The book was huge – 376 PAGES – much too large for a fifth-grader like me to read. This looked like an “adult” book. The Hardy Boys, The Dark is Rising Sequence, The Boxcar Children…all enjoyable series with much more reasonable page counts. Too intimidated by the sheer girth of this tome, I set it aside.

Six months later, I changed my mind—and my life—by deciding to open Mossflower. Inside, I found a fantasy world that instantly captured me: Good, weapon-wielding rodents (mice, badgers, otters, squirrels) in a medieval land, battling evil oppressors (rats, stoats, foxes, weasels) who wished to disrupt their peaceful lives. I couldn’t put it down.

Martin the Warrior was an imprisoned mouse in a foreign locale. His cellmate was Gonff, a cheeky and clever mouse thief. After other woodland creatures break them out, the pair pursue freedom and an end to the cruel reign of Queen Tsarmina, a crazed wildcat who had taken over their forest home.

After rapidly completing the book, I flipped back to the opening pages. Brian Jacques, an Englishman from Liverpool, had apparently written three other related books, and together these were all a part of the “Redwall” series.

Redwall is the (non-religious) Abbey the woodlanders later decide to construct as a safe commune, as well as the title of the very first book. Awesome! I located these other stories and soon devoured them as well.

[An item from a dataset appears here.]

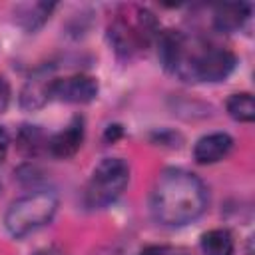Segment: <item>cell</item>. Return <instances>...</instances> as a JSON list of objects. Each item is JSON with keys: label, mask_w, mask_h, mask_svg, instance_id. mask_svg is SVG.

This was still the early days of the internet, and—with permission—a young fan had created an official website for Jacques. Upon discovering it, I was struck with yet another revelation: Brian Jacques was still writing books! What? Authors were supposed to be people who had written something, not people who were actively continuing to write! And there was an address where you could send him a letter!

So I wrote Jacques a letter. And he wrote me back – he wrote back hundreds of fans, and personally signed each missive.

Before his death in 2011, Brian Jacques wrote 22 Redwall series books. He also somehow found time to write an entirely separate pirate myth-inspired trilogy, short stories, and assist with a PBS animated series adaptation of Redwall. I still cross my fingers that a movie might happen someday.

(And as this is a comics website, I would be remiss not to mention that Redwall was also adapted into a graphic novel by Stuart Moore and Bret Blevins.)

As I grew into adulthood, the popular, gripping stories proved to be a welcome escape from the day-to-day grind.

He frequently toured the US and UK—some might say Jacques was even more popular in the US—and the larger-than-life man enthralled young audiences with his sense of humor and storytelling. His author’s trick was finding a member of the crowd with a copy of Redwall, asking the child to open the book to page one, and then proceeding to recite the text from memory while the girl or boy followed along in amazement.

I was able to meet Jacques on two separate occasions and personally thank him for his contributions to literature: Truly classic, sword-clanging tales of good vs. evil, where the good guy wins, and the bad guy loses.

In an interview with the New York Times, Jacques once said, “My values are based on courage, which you see time and time again in my books … A warrior can be any age. A warrior is a person people look up to.”

Indeed, and it is these values that will keep the stories and legends of Redwall Abbey around for decades to come, delighting new readers, young and old.

To this day, Mossflower has a place of pride on my shelf, next to a personal letter from Brian Jacques.